On our 2015 Facebook Page for 100,000 Poets for Change, we’ve been discussing poverty and homelessness.  I’m sharing some of the conversation here.  If you’d like to join us on Facebook, please let us know.  All are welcome. For the September 2015 issue of The BeZine, we’ll be exploring poverty and on September 26, we’ll hold our virtual event and we invite reader participation.  Instructions will be in our blog that day.  Links to everyone’s work will be collected and posted as a Page and also incorporated into a PDF that will be archived at 100,000 Poets (writers, artists, photographers, musicians and friends) for Change; i.e., peace and sustainability. 

This portion of the discussion was begun by Terri Stewart (Beguine Again) with this video:

Among the responses:

Michael Dickel (Fragments of Michael Dickel):

“If you want change, let me throw it at you as hard as I can at your dirty face…”

Let me throw justice at you, let it hit your face
and wake us up. Let me throw opportunity at you,
let it hit your face and give you a chance.
Let me throw change at you, changing the world,
creating just, creative freedom, creating opportunity
for all. Let me throw democracy at you, let it
hit you in the face so hard that it cracks open
and spills out into the land, everywhere,
real democracy, real hope, real opportunity.
Let me throw the stinking, rotten carcass
of consumer capitalism and greed at those
so privileged and shallow as to think white
teeth more important than your humanity.
And then, god help me, let me find love
and compassion to throw as hard as I can
into your face, into your lives, into the hearts
of us all, of us all standing here watching
in voyeuristic pleasures of despair.”

– Michael Dickel

Corina Ravenscraft (Dragon’s Dreams):

“I want to shake all of those people who wrote those mean things and ask them what happened to their compassion? I want to ask them if their judgment makes them feel better about themselves and what they would do if they ever found themselves in such dire circumstances.”

John Anstie (My Poetry Library):

“Yes indeed, Corina, maybe no compassion, but where also is their insight?”

Please share YOUR thoughts below. Thank you!

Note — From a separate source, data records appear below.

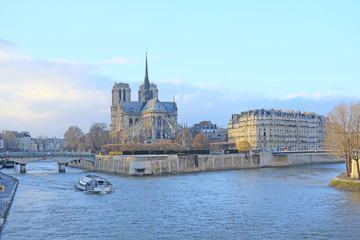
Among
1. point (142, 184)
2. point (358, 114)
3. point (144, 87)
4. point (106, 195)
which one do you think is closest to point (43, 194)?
point (106, 195)

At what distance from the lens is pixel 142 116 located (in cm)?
15575

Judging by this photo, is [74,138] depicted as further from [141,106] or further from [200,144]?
[200,144]

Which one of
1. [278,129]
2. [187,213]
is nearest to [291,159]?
[278,129]

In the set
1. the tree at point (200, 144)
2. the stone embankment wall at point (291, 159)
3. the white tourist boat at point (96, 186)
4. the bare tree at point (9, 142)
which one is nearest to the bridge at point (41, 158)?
the white tourist boat at point (96, 186)

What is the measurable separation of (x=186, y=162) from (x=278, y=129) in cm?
5032

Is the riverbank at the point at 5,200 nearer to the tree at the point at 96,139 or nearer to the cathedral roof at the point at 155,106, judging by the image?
the tree at the point at 96,139

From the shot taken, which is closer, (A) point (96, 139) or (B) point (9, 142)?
(A) point (96, 139)

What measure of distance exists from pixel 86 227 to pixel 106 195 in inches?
576

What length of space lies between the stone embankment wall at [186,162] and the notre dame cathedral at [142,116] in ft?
143

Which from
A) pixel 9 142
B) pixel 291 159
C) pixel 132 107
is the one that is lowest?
pixel 291 159

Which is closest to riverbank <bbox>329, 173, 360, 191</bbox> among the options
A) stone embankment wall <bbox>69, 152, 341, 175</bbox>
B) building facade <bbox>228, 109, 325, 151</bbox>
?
stone embankment wall <bbox>69, 152, 341, 175</bbox>

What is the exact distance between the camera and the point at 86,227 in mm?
29094

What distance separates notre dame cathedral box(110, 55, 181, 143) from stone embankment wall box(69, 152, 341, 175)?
143ft

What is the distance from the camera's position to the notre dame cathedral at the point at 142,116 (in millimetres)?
138375
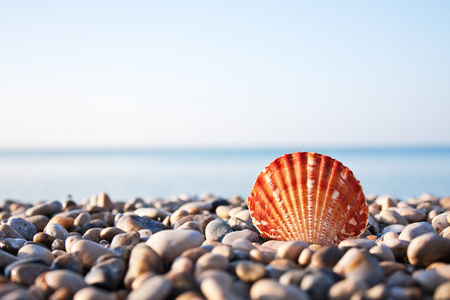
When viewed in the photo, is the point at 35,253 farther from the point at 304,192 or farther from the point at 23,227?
the point at 304,192

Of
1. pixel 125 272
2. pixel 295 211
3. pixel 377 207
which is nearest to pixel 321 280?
pixel 125 272

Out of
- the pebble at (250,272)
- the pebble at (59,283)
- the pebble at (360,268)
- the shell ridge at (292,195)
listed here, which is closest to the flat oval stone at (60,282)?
the pebble at (59,283)

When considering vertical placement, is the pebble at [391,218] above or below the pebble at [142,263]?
below

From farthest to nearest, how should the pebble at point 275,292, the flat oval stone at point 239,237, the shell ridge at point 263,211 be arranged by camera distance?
the shell ridge at point 263,211 → the flat oval stone at point 239,237 → the pebble at point 275,292

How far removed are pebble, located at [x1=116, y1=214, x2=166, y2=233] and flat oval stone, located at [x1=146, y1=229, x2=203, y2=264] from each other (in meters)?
1.17

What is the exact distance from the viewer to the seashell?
3.04 meters

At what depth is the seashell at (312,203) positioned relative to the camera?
3035mm

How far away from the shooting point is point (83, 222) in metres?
4.04

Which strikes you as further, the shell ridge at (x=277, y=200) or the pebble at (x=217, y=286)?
the shell ridge at (x=277, y=200)

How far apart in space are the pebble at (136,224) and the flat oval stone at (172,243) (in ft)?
3.85

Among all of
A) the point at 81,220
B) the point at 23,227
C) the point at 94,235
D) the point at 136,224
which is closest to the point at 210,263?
the point at 94,235

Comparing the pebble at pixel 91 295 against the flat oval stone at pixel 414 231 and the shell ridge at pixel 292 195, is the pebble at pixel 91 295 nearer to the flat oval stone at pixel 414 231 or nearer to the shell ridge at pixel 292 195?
the shell ridge at pixel 292 195

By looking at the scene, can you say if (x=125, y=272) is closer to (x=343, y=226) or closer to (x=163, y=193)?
(x=343, y=226)

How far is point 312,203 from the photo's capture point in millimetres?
3086
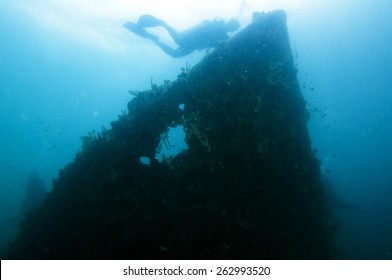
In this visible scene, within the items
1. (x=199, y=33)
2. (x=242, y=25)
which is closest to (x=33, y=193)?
(x=199, y=33)

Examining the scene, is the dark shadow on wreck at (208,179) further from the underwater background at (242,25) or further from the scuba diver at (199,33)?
the scuba diver at (199,33)

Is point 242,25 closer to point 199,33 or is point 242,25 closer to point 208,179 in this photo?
point 199,33

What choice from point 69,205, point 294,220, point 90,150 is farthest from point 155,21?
point 294,220

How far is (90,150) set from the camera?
6.43 meters

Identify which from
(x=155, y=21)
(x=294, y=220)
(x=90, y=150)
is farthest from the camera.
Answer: (x=155, y=21)

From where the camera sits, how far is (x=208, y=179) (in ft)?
20.3

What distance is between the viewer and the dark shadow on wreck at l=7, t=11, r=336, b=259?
19.6 feet

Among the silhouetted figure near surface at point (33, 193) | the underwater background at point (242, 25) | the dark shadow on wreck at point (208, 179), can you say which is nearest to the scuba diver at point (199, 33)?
the underwater background at point (242, 25)

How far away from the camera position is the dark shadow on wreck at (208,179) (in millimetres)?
5980

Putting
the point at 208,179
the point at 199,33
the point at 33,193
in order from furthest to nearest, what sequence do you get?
the point at 33,193
the point at 199,33
the point at 208,179

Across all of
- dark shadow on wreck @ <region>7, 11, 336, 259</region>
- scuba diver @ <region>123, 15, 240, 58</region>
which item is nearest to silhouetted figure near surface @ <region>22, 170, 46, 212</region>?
scuba diver @ <region>123, 15, 240, 58</region>

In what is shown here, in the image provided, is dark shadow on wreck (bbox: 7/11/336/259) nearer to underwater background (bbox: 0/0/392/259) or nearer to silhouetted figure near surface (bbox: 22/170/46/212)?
underwater background (bbox: 0/0/392/259)
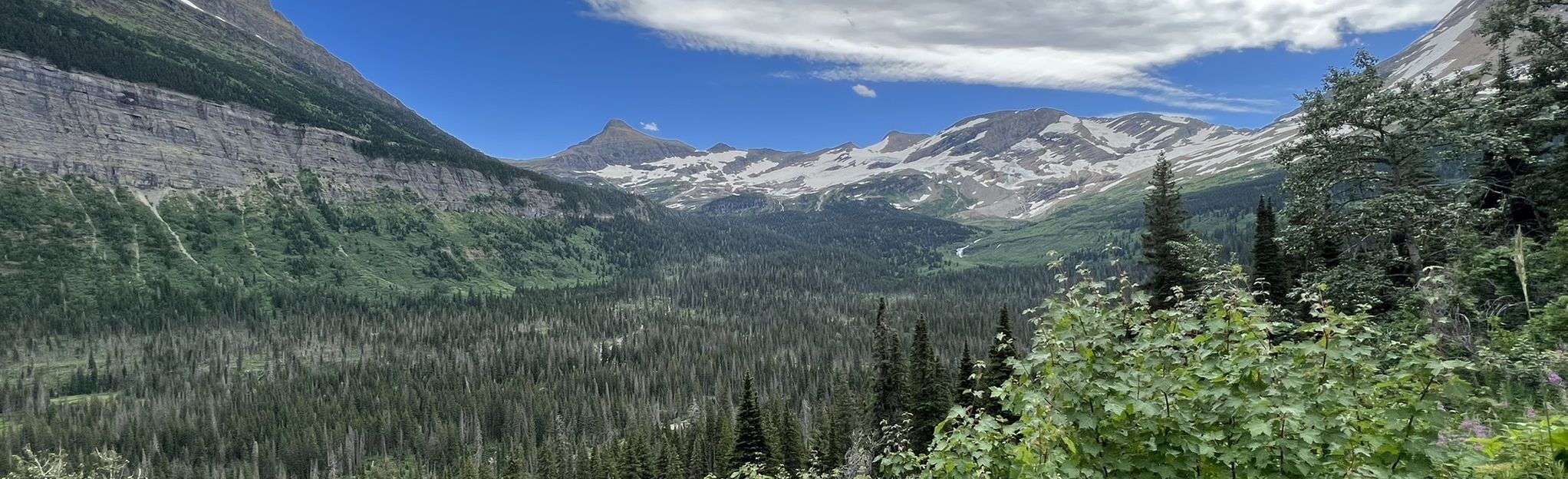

The August issue of The BeZine will be published online on August 15. The theme for August is music.

11 Comments

  1. Why are our eyes so offended by yellow teeth, a dirty face, our nose by a stench? The presentation of poverty seems an insult. Maybe it insults privilege? Maybe it insults our delusion that all is well, that suffering doesn’t exist in our world? Wait ’til the light turns green; move on and don’t face it. To be present with suffering admits it into your world. Westerners live on rejection, on dualism. This not that. Accepting this AND that means dropping your ego, opening up to vulnerability, changing your awareness. Then, only then, can compassion arise organically out of shared experience — not top down, not out of obligation, not to pat ourselves on the back for doing good. We look into another face fully and equally and see the same suffering and beauty we see in our own.

    Liked by 2 people

    1. Amen! Thank you, Priscilla. There we have it. Bravo! If you don’t mind I will post your comment in the discussion Group. Also, FYI, today I am announce your participation in Keeping It Simple, Keeping It Kind on that FB page. Thanks again. I think I will also ask Corina to join us. Once I get through the next few days, I’ll also announce it here. Wishing many smiles throughout your day. Warmest, J.

      Liked by 2 people

  2. Thank you for sharing the conversation and my poem. Here’s a bit of revision:

    Change

    “If you want change, let me throw it at you as hard as I can at your dirty face…”
    —The homeless read mean tweets https://youtu.be/0BXxxfc4aYc

    Let me throw justice at you, let it hit your face
    and wake us up. Let me throw opportunity at you,
    let it hit your face and give us a chance.
    Let me throw change at you, change in the world,
    change creating justice and freedom,
    change creating opportunity, real change
    for all. Let me throw democracy at you, let it
    hit us in the face so hard that it cracks open
    and spills out into the land, everywhere, change—
    real democracy, real hope, real opportunity.
    Let me throw change and the stinking, rotten
    carcass of consumer capitalism and greed at
    those so privileged and shallow as to think white
    teeth are more important than your humanity.
    And then, god help me, let me find love
    and compassion to throw as hard as I can
    into our faces, into our lives, into the hearts
    of us all, of us all standing here watching
    in voyeuristic pleasures of despair.

    Liked by 2 people

      1. Thank you, Jamie. The original comment was really the first draft—wrote it right there. I later decided to take it and work it a little—bringing the “change” more forward as the 100TPC change and making it more “us” than “you.” I’m glad that you like it. It’s fun at times to let the process show through.

        Liked by 1 person

      1. Possibly. I think there is a certain “seeing injustice” voyeurism, too. I think bringing justice, or working toward justice, is the height of ethical responsibility in the situation. I’m not sure that it takes away the voyeurism entirely. Shadow and light interplay to give us a 3-d world.